Records of scene-based questions:
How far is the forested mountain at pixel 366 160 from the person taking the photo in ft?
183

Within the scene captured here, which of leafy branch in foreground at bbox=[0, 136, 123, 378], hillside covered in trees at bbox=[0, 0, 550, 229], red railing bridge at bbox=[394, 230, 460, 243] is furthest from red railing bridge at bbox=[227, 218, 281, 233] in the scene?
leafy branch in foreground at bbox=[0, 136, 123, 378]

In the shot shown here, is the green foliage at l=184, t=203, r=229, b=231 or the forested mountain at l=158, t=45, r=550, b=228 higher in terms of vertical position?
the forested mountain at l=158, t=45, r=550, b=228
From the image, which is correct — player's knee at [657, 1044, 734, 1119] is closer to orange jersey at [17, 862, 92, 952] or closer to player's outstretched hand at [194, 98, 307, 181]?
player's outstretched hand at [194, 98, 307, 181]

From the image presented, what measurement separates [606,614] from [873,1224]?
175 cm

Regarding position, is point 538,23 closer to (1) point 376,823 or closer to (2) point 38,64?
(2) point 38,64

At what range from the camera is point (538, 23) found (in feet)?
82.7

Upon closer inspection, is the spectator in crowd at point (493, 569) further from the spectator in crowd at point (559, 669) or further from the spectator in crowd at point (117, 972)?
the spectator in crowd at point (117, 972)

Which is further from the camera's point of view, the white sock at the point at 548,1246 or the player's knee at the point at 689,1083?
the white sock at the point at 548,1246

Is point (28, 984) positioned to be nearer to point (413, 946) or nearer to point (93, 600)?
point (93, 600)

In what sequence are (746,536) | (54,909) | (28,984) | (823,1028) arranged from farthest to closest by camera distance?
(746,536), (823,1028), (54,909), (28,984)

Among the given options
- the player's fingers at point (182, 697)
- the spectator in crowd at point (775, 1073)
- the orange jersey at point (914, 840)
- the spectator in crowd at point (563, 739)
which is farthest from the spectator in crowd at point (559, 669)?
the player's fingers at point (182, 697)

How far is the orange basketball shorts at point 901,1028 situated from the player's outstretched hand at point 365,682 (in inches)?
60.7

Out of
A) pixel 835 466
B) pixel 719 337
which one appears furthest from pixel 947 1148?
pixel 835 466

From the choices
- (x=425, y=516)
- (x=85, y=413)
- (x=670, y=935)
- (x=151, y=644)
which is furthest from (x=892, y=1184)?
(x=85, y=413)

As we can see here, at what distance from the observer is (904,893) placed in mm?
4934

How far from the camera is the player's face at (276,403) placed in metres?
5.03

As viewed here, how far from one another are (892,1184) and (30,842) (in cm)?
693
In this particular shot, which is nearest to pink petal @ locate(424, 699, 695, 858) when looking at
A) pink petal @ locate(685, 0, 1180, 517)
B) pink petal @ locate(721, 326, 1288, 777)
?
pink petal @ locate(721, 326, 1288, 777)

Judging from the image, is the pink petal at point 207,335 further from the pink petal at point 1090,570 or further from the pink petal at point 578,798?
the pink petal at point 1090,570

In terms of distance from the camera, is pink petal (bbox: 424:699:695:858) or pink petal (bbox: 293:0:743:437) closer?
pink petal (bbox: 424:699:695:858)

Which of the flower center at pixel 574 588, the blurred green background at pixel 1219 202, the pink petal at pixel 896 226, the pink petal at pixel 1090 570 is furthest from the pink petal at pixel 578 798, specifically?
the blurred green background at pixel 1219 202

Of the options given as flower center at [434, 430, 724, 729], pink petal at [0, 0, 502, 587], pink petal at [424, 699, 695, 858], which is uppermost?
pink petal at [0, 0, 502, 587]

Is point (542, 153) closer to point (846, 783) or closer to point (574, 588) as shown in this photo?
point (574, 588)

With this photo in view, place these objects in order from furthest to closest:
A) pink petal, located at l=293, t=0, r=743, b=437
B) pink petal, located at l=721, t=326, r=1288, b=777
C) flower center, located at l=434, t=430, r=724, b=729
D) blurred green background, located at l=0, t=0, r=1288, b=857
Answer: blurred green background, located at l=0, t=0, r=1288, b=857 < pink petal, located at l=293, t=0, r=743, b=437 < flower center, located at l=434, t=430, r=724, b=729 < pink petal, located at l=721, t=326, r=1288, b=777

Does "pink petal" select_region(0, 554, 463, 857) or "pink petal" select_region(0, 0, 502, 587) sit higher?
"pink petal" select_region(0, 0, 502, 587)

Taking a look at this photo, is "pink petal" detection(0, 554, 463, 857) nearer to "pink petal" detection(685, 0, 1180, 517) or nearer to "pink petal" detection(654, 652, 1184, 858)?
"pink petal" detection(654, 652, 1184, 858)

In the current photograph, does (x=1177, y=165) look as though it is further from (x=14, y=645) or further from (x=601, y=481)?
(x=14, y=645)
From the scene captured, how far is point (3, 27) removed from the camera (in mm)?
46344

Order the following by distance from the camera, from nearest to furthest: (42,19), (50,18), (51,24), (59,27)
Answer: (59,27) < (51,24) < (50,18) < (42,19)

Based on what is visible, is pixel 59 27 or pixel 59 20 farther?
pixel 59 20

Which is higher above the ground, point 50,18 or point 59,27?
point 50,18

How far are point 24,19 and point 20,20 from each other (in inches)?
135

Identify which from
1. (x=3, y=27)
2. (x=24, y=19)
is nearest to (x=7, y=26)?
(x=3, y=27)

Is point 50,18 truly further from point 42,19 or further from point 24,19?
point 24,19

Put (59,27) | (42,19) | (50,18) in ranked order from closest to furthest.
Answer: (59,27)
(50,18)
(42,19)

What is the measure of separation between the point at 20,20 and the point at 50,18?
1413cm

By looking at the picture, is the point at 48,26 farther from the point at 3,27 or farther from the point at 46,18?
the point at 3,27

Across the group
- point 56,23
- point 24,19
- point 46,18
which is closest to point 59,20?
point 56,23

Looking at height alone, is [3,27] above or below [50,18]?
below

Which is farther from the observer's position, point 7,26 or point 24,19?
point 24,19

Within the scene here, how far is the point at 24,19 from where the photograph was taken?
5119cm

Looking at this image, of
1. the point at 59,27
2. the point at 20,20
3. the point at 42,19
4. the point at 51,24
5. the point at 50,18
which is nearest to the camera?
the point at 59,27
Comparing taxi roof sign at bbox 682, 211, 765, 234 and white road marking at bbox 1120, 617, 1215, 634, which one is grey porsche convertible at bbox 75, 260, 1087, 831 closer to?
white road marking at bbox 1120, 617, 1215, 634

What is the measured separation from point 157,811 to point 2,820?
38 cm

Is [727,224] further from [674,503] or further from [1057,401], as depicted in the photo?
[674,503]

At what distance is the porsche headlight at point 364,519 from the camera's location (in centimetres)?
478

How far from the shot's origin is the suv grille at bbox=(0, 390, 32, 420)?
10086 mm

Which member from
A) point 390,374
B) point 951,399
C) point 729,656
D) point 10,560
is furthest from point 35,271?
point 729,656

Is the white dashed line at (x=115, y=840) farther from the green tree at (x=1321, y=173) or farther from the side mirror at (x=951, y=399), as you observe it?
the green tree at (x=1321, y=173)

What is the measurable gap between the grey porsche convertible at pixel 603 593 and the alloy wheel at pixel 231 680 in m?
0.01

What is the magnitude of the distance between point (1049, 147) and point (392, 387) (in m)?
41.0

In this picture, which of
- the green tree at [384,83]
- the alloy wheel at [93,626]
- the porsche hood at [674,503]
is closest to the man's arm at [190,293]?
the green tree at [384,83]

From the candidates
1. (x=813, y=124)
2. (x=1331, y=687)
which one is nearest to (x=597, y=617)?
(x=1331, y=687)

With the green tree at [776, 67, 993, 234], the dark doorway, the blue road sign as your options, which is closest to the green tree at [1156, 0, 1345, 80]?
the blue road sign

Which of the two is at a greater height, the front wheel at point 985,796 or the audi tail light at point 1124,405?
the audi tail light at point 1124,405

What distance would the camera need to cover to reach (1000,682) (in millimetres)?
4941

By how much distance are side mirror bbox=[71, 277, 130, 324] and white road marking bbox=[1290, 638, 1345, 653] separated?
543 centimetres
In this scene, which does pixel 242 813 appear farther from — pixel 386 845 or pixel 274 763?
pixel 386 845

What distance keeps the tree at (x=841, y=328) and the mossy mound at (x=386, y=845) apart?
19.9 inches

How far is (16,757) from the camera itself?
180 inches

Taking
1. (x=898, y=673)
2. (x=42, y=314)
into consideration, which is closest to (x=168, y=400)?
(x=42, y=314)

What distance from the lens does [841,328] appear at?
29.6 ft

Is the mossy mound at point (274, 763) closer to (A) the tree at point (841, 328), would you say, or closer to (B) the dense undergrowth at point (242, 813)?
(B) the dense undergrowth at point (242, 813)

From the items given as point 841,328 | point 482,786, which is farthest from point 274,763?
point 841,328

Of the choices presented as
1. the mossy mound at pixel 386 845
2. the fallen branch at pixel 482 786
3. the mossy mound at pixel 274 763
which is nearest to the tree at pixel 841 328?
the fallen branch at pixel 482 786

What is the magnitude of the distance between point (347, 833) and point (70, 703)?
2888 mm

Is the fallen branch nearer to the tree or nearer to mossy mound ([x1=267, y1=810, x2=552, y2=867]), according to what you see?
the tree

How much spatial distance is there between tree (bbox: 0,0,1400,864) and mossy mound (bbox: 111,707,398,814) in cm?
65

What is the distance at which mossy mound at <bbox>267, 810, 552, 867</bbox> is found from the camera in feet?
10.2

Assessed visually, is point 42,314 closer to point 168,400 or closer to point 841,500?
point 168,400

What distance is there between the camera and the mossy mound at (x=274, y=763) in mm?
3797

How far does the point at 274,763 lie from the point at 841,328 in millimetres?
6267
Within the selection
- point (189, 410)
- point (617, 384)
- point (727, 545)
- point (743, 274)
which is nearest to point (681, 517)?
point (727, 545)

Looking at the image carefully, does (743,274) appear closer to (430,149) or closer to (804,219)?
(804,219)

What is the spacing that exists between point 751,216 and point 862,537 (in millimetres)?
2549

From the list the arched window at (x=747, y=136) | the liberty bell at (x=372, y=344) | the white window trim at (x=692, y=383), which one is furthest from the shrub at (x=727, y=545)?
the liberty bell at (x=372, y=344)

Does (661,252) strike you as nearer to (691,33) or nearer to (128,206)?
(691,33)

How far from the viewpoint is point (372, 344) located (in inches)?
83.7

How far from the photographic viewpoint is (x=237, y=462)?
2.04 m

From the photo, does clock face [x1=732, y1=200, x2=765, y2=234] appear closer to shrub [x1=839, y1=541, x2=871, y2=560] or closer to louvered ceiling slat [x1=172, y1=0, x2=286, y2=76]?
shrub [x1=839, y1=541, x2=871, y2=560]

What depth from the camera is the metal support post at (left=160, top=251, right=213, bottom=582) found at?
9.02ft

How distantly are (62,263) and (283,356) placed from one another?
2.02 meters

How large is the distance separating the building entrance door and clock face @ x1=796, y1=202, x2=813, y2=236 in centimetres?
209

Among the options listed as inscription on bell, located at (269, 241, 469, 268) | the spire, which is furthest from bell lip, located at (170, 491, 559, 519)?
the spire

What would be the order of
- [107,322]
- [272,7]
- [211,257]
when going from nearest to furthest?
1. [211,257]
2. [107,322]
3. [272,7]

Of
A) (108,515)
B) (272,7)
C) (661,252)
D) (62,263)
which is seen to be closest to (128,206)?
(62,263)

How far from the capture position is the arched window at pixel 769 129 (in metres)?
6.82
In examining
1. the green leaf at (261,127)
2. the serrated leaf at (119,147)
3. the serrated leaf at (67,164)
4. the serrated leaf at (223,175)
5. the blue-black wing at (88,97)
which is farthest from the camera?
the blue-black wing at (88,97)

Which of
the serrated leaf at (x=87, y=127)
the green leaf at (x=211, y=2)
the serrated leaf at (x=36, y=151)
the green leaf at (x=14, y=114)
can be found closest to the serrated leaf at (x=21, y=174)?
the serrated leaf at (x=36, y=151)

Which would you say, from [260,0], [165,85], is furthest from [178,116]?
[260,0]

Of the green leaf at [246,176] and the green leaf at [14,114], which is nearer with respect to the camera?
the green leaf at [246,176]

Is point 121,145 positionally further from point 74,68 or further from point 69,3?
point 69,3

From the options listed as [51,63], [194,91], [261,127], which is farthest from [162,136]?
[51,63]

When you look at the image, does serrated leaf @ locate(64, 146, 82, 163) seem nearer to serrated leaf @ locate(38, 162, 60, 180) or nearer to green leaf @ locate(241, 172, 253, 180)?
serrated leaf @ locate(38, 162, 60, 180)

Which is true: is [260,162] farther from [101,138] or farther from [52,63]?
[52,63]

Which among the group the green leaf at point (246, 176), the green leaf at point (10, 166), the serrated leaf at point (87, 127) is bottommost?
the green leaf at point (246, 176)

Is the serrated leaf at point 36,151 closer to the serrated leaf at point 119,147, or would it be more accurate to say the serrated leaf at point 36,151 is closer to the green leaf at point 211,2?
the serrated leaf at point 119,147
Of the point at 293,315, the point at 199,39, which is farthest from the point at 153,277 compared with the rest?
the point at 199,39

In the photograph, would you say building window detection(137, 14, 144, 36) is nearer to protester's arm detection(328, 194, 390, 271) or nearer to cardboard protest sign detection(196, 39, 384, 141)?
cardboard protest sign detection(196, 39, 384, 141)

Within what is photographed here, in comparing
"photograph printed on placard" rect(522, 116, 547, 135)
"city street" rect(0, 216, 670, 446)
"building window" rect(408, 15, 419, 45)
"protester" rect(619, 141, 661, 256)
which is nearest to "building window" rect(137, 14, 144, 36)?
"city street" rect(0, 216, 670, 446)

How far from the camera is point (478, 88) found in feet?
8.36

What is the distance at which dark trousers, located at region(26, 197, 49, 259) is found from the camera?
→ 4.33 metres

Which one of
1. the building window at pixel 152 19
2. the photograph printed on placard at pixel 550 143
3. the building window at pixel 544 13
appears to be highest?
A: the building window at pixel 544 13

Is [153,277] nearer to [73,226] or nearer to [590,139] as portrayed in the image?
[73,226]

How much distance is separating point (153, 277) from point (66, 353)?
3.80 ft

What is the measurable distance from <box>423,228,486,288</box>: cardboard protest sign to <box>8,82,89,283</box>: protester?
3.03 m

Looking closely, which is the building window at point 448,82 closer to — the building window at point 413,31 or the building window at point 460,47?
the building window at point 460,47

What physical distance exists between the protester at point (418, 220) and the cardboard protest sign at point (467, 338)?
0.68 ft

__Objective__:
Print the line containing "Which among the" and every line after it to the end of the records above, exactly as written, and nothing else.

__Written answer__:
Which among the group the green leaf at point (246, 176), the green leaf at point (10, 166), the serrated leaf at point (87, 127) is bottommost?
the green leaf at point (246, 176)

Is the serrated leaf at point 36,151 closer to the serrated leaf at point 119,147, or would it be more accurate to say the serrated leaf at point 36,151 is closer to the green leaf at point 211,2?
the serrated leaf at point 119,147
Of the point at 293,315, the point at 199,39, which is farthest from the point at 153,277 compared with the rest?
the point at 199,39

In the photograph, would you say building window detection(137, 14, 144, 36) is nearer to protester's arm detection(328, 194, 390, 271) or nearer to cardboard protest sign detection(196, 39, 384, 141)?
cardboard protest sign detection(196, 39, 384, 141)

Within what is photographed here, in comparing
"photograph printed on placard" rect(522, 116, 547, 135)
"city street" rect(0, 216, 670, 446)
"building window" rect(408, 15, 419, 45)
"protester" rect(619, 141, 661, 256)
which is nearest to "building window" rect(137, 14, 144, 36)?
"city street" rect(0, 216, 670, 446)

How far from the camera is point (478, 88) found in feet?
8.36

What is the distance at which dark trousers, located at region(26, 197, 49, 259) is found from the camera?
→ 4.33 metres

Which one of
1. the building window at pixel 152 19
2. the photograph printed on placard at pixel 550 143
3. the building window at pixel 544 13
appears to be highest?
A: the building window at pixel 544 13

Is [153,277] nearer to [73,226] or nearer to [590,139] as portrayed in the image?
[73,226]

How much distance is separating point (153, 277) from point (66, 353)?
3.80 ft

What is the measurable distance from <box>423,228,486,288</box>: cardboard protest sign to <box>8,82,89,283</box>: protester?
3.03 m

Looking closely, which is the building window at point 448,82 closer to — the building window at point 413,31 or the building window at point 460,47?
the building window at point 460,47

What physical distance exists between the protester at point (418, 220) and the cardboard protest sign at point (467, 338)?
0.68 ft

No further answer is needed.